## EXCERPTED TEXT
# # #

AWS Setup

Setup and use a Remote Execution cluster on Amazon Web Services (AWS)

This page is about VM-based clusters on AWS EC2. For Kubernetes clusters on AWS EKS (Amazon Elastic Kubernetes Service), see Kubernetes Setup.)

These instructions are currently for running a Linux cluster on AWS. Need support for macOS instances? Contact us.

Summary

  1. Unpack the deployment kit
  2. Add your license
  3. Setup access credentials
  4. Create an AMI for the service
  5. Configure the service
  6. Deploy the cluster
  7. Verify the cluster
  8. Configure the client
  9. Run a build

Requirements

In addition to the baseline requirements for running the EngFlow Remote Execution Service, you will need administrative access to an AWS account to create VM images and instance templates, to start VMs, and so on.

# # #

## TASK REQUIREMENTS
In the AWS setup page, which step in the summary comes right after "Create an AMI for the service"?

## DATA

# # #

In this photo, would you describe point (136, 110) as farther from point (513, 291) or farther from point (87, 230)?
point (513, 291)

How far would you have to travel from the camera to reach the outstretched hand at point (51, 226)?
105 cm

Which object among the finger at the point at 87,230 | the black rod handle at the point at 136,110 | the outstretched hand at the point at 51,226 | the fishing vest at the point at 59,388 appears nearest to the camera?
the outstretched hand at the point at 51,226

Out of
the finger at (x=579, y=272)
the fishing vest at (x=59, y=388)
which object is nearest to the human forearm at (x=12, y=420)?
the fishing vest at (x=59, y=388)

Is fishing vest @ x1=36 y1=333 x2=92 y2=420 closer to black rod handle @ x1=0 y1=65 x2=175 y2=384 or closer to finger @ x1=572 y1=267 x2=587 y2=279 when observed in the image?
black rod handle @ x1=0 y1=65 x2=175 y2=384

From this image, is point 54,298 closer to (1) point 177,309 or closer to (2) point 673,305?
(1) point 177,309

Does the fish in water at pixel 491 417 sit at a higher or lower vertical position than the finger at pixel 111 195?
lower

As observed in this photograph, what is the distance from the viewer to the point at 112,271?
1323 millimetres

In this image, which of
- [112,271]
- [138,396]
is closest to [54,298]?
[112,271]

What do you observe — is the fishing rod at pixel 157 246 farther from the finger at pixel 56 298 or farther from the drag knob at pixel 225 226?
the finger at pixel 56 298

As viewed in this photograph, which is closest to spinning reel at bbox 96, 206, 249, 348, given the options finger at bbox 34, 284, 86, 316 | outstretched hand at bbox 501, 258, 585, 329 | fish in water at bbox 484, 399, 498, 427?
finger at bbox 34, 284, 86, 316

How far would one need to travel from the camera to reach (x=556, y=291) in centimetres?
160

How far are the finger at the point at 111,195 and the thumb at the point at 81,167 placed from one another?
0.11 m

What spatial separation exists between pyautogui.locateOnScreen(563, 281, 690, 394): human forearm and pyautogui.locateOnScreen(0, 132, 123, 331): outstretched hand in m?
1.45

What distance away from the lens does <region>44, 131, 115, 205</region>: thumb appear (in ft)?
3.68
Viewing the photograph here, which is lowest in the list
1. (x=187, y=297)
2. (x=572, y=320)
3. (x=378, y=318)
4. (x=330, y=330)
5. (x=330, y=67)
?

# # #

## OUTPUT
Configure the service.